Estudar e lutar, faz parte do processo de formação dos militantes do Movimento dos Trabalhadores Rurais Sem Terra

MST realiza curso de formação no Extremo Sul da Bahia
Mais de 100 militantes participam de formação político ideológica do MST

Deu início no começo desta semana o tradicional curso de formação de militantes do MST no estado da Bahia.
Esse módulo do curso terá duração de 30 dias e pretende formar 100 companheiros e companheiras dos acampamentos e assentamentos de todas as regiões do estado. Todo processo está acontecendo no assentamento Rosa do Prado, localizado no município do Prado, região do Extremo Sul, local forjado à base de muita luta e resistência.
O curso tem como objetivo a formação continua das trabalhadoras e trabalhadores camponeses na perspectiva de qualificar a compreensão sobre os temas referentes a questão agrária na atualidade.

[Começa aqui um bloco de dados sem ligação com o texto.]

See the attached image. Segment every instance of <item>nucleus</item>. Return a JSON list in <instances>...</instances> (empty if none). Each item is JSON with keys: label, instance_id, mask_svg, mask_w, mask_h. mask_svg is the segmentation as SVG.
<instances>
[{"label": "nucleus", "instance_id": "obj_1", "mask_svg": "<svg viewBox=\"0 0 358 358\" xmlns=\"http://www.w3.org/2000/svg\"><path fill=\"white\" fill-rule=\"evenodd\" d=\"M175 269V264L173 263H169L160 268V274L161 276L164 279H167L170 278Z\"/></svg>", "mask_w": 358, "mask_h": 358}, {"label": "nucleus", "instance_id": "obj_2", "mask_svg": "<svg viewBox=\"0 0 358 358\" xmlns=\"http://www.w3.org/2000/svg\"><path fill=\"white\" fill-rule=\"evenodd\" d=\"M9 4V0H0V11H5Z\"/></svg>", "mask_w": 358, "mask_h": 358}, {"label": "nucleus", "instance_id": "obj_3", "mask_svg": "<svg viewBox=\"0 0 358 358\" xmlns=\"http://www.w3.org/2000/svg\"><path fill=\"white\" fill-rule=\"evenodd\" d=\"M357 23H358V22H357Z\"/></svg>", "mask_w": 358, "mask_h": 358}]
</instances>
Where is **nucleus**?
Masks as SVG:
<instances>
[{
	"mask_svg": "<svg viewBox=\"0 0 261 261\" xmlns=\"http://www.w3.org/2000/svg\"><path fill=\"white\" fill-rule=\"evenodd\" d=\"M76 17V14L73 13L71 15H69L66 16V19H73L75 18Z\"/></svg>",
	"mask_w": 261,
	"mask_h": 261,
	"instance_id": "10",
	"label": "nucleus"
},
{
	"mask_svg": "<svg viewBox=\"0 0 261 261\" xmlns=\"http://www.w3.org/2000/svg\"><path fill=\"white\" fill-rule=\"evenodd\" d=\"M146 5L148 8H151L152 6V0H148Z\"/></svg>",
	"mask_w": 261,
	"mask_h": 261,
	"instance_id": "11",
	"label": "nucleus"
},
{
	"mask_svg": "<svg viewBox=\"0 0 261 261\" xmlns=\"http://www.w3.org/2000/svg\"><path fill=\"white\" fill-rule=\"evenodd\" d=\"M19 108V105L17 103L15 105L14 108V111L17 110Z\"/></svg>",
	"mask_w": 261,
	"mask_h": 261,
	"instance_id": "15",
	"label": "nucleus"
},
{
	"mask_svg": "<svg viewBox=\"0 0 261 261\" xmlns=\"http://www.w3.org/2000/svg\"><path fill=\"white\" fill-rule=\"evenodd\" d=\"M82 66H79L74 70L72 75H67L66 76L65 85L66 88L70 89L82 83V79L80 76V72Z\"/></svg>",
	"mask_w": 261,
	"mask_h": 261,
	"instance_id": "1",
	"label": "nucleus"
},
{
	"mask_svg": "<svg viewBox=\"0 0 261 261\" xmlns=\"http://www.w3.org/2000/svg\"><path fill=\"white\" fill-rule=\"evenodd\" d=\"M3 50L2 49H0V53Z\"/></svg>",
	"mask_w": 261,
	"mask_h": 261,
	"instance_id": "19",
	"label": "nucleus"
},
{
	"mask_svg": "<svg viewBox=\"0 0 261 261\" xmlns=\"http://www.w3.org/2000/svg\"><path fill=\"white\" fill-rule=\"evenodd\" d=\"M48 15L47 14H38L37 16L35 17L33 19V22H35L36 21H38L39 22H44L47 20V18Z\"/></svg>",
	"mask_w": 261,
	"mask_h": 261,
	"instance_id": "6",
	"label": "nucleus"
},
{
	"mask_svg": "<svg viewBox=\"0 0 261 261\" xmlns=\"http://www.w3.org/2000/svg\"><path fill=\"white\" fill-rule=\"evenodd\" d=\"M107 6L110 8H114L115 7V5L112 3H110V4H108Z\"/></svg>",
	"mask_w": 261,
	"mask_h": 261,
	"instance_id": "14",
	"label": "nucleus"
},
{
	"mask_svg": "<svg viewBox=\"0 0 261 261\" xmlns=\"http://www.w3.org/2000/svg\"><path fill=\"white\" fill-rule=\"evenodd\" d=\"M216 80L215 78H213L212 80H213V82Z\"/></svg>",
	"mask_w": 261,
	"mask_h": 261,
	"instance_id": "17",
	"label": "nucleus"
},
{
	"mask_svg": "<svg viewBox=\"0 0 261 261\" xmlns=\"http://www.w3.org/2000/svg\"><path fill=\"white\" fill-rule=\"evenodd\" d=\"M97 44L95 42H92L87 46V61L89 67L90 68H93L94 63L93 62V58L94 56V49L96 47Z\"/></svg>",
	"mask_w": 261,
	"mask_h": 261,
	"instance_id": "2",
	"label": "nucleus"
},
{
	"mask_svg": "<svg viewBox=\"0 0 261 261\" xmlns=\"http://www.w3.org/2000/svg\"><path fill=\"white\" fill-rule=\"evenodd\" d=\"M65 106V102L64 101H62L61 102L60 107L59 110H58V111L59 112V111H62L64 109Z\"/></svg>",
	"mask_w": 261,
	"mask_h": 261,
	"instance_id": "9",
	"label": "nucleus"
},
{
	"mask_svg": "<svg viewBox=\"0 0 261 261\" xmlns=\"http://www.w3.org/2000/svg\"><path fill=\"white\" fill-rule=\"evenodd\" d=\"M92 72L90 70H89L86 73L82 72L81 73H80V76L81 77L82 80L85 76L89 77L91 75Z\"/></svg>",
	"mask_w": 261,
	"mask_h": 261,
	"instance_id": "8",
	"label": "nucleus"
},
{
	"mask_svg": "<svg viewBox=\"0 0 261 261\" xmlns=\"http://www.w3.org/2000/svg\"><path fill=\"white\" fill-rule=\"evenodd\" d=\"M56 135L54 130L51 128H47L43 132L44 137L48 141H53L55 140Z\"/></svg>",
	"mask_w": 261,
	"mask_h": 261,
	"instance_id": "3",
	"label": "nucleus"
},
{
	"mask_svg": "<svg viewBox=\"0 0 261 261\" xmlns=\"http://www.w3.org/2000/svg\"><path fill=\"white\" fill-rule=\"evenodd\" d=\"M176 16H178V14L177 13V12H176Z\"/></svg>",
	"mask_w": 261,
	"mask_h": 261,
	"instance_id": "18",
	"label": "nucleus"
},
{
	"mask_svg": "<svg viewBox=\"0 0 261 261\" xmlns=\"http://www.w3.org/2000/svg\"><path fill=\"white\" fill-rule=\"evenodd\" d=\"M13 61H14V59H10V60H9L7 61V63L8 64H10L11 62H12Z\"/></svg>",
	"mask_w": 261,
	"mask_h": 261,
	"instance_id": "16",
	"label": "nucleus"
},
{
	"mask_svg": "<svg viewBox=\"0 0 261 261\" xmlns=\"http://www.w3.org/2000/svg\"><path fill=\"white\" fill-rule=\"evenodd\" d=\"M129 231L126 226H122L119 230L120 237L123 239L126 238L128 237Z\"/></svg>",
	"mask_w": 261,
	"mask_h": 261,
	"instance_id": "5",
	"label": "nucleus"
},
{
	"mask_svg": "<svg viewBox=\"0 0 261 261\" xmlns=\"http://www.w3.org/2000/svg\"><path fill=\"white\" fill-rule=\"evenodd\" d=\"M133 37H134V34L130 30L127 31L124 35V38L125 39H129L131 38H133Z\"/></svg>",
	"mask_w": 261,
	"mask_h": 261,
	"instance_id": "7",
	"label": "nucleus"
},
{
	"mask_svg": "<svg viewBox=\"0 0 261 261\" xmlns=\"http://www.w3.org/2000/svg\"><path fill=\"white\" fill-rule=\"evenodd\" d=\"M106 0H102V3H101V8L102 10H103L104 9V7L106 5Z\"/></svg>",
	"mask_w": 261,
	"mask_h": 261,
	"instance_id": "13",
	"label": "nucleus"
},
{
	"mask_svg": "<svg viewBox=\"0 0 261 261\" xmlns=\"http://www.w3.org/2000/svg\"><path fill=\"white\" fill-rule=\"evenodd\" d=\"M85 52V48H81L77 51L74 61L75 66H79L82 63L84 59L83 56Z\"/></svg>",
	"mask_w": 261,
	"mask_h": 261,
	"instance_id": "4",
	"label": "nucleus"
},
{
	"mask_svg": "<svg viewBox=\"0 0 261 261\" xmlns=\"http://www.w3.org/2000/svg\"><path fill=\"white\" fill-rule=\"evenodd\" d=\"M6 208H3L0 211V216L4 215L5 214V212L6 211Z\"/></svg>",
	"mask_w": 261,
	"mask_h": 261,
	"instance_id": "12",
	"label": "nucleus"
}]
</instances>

Aldeane Lebrão do setor estadual de cultura que contribui na coordenação político pedagógico (CPP) do curso afirma que “a formação acontece para atualizar e dar continuidade no processo de estudo da nossa militância, fortalecendo também a renovação da nossa mística e nosso comprometimento com a causa da luta pela terra, momento de se apropriar da nossa história e ampliar o conhecimento político”.
“Para além da formação política e ideológica é momento de fortalecer a resistência com a base e estar aqui é fortalecer a militância na defesa dos territórios camponeses”, completa Lebrão. A formação pretende qualificar a militância para compreensão da atual conjuntura adversa e dar continuidade na construção de acampamentos e assentamentos do estado.
Durante todo esse período serão realizadas atividades de estudo teórico, pratico, cultural e esportiva dentro da metodologia pedagógica do MST, com trabalho popular e organização de base, alguns temas que serão abordados serão, história da agricultura, reforma agrária popular e agroecologia, cultura camponesa e gênero e patriarcado.


O jovem militante Samuel Pereira, que contribui no coletivo de comunicação da regional Sudoeste reforça a importância da formação dos sujeitos que vivem no campo “aqui é espaço pra que cada um possa se ver quanto pessoa e reforçar nosso papel na luta”.
“Minha visão parte do coletivo, por que quando se chega aqui no curso, se deixa o eu individual de lado e passa a se tornar o nós, como nos acampamentos e assentamentos.
Antes de conhecer o movimento eu era muito individualista, e através do MST aprendi que o coletivo é mais importe que o eu, nos vemos na construção do sujeito coletivo na luta pela Reforma Agrária Popular, que é uma luta coletiva” finaliza Pereira.